▶ **Stated goal**: Convert the lines starting at the one containing "Is (x=477, y=182)" and ending at the one containing "What is the distance" into a Markdown table with the columns Row and Line, skipping blank lines.

──────── Records for this task ────────

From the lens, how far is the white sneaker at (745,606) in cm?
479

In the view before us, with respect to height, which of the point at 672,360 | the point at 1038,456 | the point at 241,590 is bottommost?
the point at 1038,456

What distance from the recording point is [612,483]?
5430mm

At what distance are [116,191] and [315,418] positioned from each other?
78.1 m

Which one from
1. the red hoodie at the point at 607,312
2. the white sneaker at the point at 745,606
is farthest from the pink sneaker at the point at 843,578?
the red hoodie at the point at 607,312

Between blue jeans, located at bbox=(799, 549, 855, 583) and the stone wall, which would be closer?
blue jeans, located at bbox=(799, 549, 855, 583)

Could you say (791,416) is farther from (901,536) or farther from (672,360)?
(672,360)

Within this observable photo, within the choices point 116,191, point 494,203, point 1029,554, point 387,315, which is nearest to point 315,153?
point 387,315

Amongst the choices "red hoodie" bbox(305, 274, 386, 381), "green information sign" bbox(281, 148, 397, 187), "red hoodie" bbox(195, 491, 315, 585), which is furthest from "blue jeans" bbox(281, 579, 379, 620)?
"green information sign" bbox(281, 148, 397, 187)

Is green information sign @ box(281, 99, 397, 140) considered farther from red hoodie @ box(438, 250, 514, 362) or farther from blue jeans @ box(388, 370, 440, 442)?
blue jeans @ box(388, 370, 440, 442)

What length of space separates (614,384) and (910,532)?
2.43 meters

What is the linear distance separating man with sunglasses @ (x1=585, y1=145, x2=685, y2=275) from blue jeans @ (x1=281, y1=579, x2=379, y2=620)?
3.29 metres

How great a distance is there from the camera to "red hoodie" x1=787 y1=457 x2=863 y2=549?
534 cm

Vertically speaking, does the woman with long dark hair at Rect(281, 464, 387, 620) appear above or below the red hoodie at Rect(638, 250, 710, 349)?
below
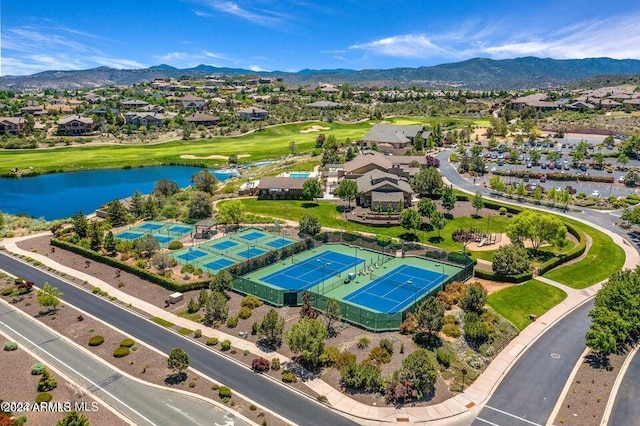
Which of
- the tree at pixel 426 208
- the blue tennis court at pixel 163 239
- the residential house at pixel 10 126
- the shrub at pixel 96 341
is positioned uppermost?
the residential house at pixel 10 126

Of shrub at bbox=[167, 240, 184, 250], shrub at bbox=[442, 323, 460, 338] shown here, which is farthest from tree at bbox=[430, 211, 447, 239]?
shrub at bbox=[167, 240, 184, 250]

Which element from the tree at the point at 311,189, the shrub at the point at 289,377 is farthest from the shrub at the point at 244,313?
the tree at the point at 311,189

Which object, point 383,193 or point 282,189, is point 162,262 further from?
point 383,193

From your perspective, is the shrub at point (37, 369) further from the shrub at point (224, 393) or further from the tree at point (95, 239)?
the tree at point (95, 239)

────────
──────── Records for this task ────────

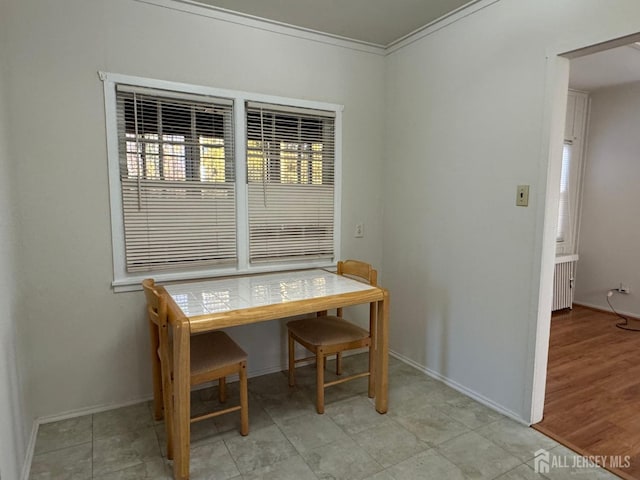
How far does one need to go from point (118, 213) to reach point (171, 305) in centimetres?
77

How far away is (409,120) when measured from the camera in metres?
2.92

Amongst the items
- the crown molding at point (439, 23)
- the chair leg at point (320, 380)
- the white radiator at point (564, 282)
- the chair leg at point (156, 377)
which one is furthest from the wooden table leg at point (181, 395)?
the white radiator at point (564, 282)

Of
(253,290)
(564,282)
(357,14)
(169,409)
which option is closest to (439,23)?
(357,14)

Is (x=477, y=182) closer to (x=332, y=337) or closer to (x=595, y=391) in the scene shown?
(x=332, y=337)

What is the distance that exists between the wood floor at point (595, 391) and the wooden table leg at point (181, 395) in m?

────────

▶ **Response below**:
| Row | Line |
|---|---|
| 1 | Is (x=477, y=182) closer to (x=332, y=337) or closer to (x=595, y=391) in the scene shown? |
| 2 | (x=332, y=337) |
| 3 | What is the distance that exists between the wood floor at point (595, 391) and the wooden table leg at point (181, 395) in m? |